Docencia y aprendizaje en sintonía con la sostenibilidad

 
Docentes y estudiante

Si se le pide a un ciudadano que describa qué hace la Universidad Pontificia Bolivariana, con toda seguridad que lo primero que dirá es que ella imparte docencia universitaria con el fin de formar profesionales en los distintos programas que ofrece de manera permanente. Sin lugar a dudas, la docencia y el aprendizaje son la cara más conocido de la UPB.

El surgimiento de la Agenda 2030 de Desarrollo Sostenible le ha abierto a las universidades la oportunidad de esclarecer los temas estratégicos en los que deben formar y los impactos que se esperan de ellas, si aspiran a la licencia social que les garantice su legitimidad y reconocimiento.

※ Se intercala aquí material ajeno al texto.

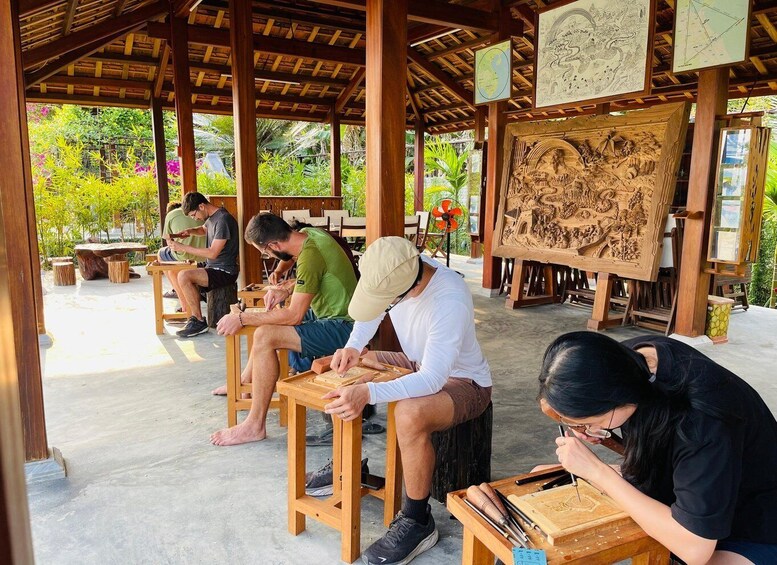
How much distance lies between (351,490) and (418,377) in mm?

En la lista de Objetivos de Desarrollo Sostenible -ODS, el número 4 señala que a nivel global se debe lograr que cada ciudadano acceda a una educación con calidad. El cumplimiento de este objetivo es condición necesaria para que los restantes se logren, ya que si no se presenta o si se cumple a medias, difícilmente se contará con personas, que como ciudadanos y empleados, trabajen por lograr una buena sociedad, un crecimiento económico respetuoso del ser humano y un planeta sano que cobije toda forma de vida.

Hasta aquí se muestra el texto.